## STATED TASK:
Retype the lines of the material below, starting at the line with "Looking closely at" and continuing through the end of the material, both ends included. Omit the pictures from your answer.

[Image-based spatial reasoning data]
################
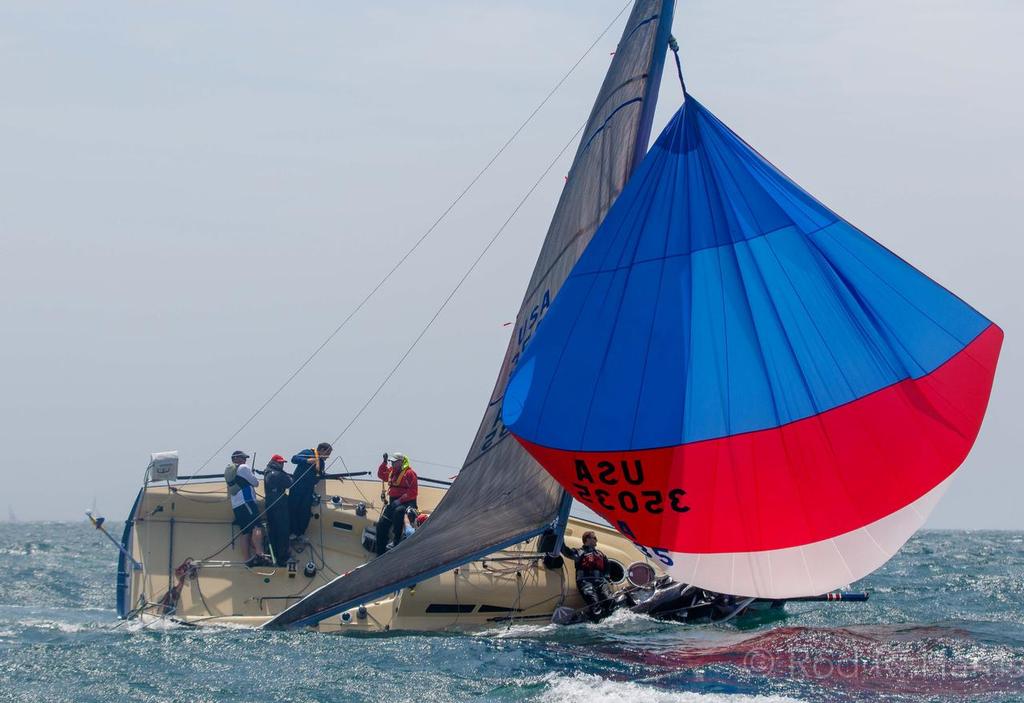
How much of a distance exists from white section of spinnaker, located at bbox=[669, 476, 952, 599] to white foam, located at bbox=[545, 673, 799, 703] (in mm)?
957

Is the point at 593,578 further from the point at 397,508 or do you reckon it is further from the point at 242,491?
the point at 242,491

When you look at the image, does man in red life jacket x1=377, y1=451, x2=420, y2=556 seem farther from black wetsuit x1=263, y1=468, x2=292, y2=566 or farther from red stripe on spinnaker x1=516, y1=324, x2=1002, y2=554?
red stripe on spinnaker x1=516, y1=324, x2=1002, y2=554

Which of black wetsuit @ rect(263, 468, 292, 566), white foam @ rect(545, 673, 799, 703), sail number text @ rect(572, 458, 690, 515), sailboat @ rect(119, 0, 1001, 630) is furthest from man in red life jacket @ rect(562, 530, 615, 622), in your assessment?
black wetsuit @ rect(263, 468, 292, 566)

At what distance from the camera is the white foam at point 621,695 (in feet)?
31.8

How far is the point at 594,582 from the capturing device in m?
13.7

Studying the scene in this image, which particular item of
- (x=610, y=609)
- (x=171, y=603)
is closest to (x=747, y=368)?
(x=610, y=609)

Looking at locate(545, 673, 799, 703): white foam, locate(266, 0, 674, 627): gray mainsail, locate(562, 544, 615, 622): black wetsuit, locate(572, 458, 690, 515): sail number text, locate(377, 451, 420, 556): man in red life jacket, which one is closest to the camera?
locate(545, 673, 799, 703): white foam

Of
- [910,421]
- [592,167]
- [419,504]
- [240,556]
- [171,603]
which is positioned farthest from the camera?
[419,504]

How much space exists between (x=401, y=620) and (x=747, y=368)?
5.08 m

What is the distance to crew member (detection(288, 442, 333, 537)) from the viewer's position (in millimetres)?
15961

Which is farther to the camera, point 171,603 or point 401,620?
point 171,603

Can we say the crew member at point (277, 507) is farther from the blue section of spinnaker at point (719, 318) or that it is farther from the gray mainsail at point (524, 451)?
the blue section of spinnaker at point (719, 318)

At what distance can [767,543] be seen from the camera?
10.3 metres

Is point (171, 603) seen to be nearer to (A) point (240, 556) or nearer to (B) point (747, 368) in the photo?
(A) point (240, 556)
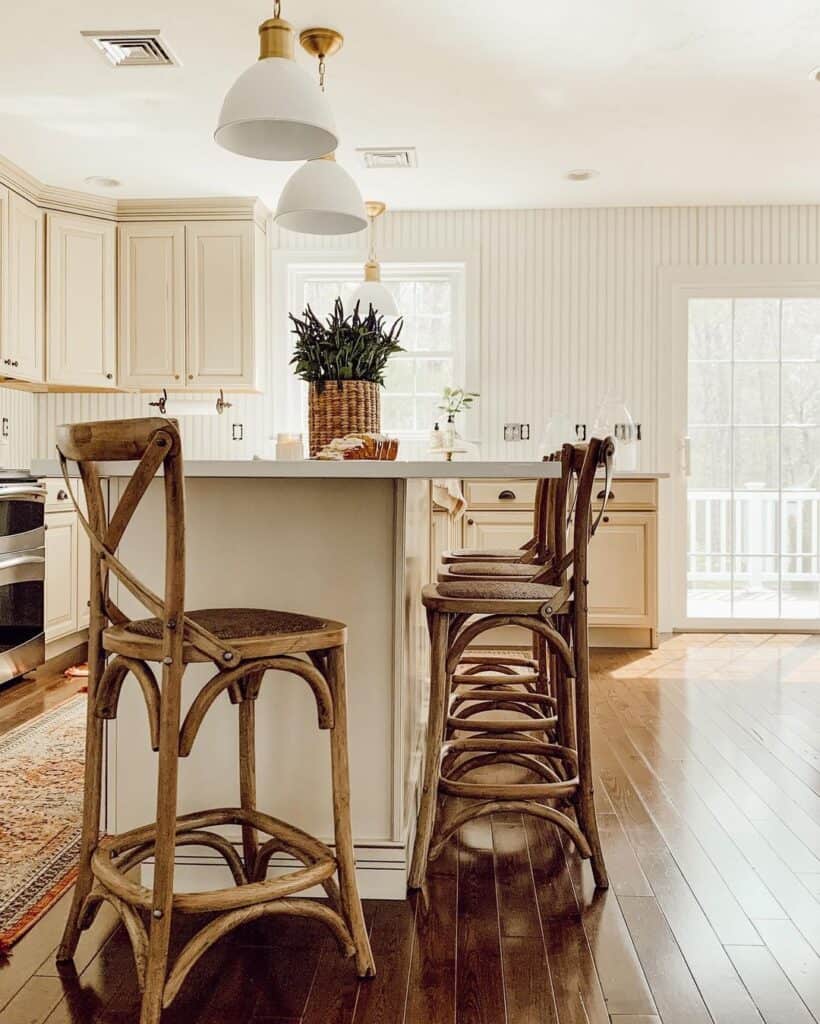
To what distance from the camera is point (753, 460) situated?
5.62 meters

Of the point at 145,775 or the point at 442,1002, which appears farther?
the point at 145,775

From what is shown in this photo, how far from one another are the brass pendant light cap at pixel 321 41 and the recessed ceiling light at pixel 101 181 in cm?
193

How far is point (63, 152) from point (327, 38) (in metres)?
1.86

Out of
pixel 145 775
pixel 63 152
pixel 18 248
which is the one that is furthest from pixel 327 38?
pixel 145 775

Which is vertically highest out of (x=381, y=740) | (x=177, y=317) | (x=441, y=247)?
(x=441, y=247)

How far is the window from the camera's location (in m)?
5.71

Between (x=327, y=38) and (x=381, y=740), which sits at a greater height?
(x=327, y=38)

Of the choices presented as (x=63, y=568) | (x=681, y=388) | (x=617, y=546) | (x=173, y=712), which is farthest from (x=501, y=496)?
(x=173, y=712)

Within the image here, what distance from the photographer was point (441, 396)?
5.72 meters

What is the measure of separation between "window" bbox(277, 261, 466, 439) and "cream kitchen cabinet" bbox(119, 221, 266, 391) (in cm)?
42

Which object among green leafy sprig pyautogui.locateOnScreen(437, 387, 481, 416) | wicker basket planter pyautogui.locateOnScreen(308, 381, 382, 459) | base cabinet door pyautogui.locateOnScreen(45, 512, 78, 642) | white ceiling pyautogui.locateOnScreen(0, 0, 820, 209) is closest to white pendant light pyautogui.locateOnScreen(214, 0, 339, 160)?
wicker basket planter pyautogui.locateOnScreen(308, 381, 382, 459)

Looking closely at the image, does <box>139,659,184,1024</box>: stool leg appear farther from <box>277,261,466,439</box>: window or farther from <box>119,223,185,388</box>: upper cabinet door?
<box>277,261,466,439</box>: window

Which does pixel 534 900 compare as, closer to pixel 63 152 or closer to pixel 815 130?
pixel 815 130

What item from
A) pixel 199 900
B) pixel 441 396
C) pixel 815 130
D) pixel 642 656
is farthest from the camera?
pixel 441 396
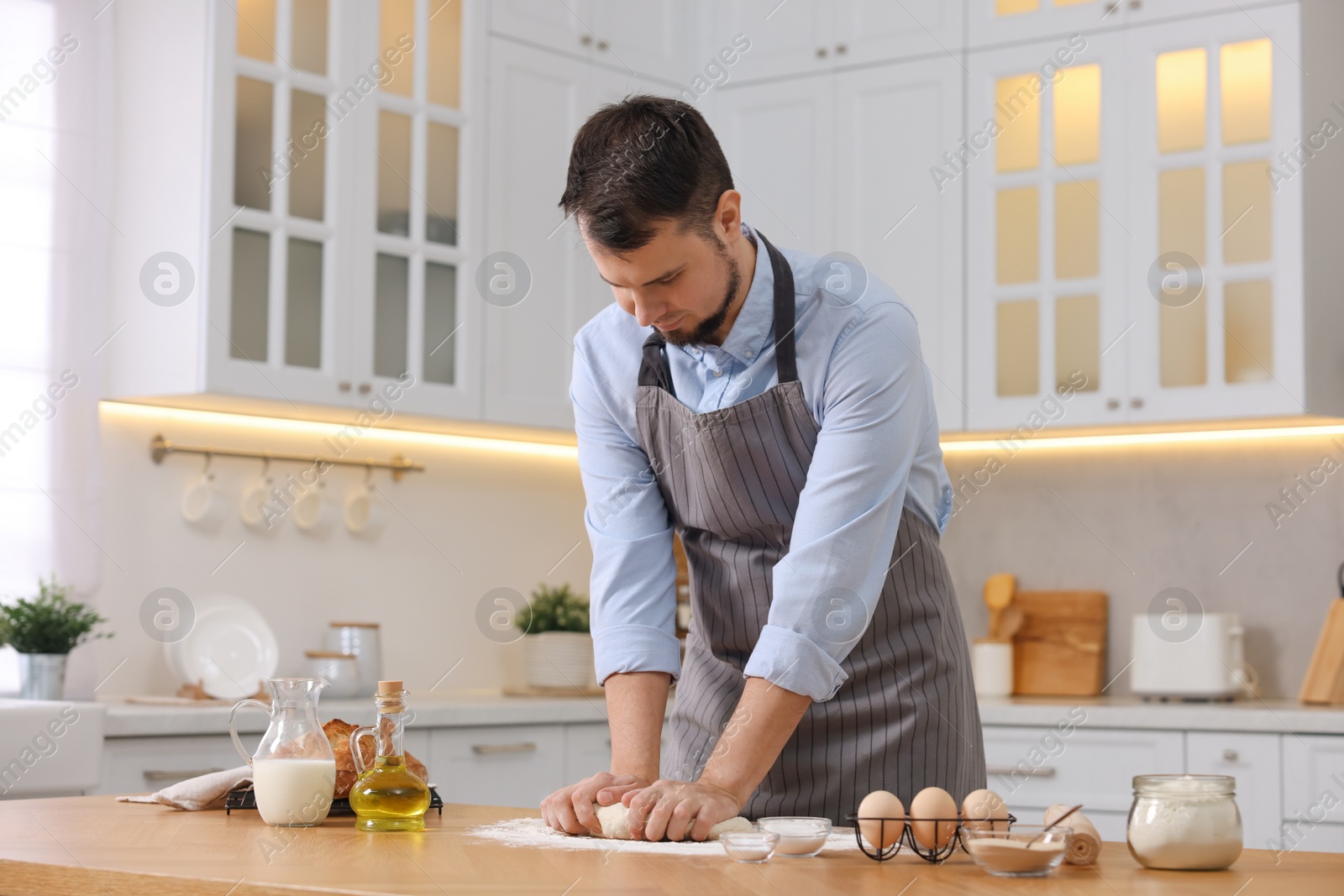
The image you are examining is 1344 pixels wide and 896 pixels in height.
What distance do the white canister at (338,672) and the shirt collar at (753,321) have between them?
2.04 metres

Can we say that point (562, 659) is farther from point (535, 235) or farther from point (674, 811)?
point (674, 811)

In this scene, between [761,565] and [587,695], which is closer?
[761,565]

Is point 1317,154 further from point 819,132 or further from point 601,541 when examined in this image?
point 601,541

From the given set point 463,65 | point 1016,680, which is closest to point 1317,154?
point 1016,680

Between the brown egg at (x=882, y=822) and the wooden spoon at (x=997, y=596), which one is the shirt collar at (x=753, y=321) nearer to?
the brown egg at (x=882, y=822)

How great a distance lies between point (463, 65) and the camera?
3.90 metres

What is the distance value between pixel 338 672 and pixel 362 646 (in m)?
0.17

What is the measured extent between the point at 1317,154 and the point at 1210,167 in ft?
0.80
################
## WRITTEN SOLUTION:
Looking closely at the image, does <box>139,659,184,1024</box>: stool leg appear farther from <box>277,261,466,439</box>: window or farther from <box>119,223,185,388</box>: upper cabinet door?
<box>277,261,466,439</box>: window

Which does pixel 534 900 compare as, closer to pixel 63 152 or closer to pixel 815 130?
pixel 815 130

What item from
A) pixel 199 900
B) pixel 441 396
C) pixel 815 130
D) pixel 642 656
is farthest from the camera?
pixel 441 396
The image you are examining is 1344 pixels wide and 896 pixels in height.
What distance do the white canister at (338,672) and the shirt collar at (753,321) have between them?
2.04 metres

Can we say that point (562, 659) is farther from point (535, 235) or farther from point (674, 811)?
point (674, 811)

In this scene, between [761,565] and [587,695], which is closer?
[761,565]

Is point 1317,154 further from point 819,132 or further from point 601,541 when examined in this image?
point 601,541

From the given set point 463,65 | point 1016,680, which is closest to point 1317,154?
point 1016,680

Between the brown egg at (x=882, y=822) and the wooden spoon at (x=997, y=596), which one is the shirt collar at (x=753, y=321) nearer to?
the brown egg at (x=882, y=822)

How great a distance lies between point (463, 65) and the camera?
3.90 metres

What is the distance value between pixel 338 672 and pixel 362 646 (in m)?
0.17

What is the measured extent between the point at 1317,154 and the point at 1210,167 in ft?
0.80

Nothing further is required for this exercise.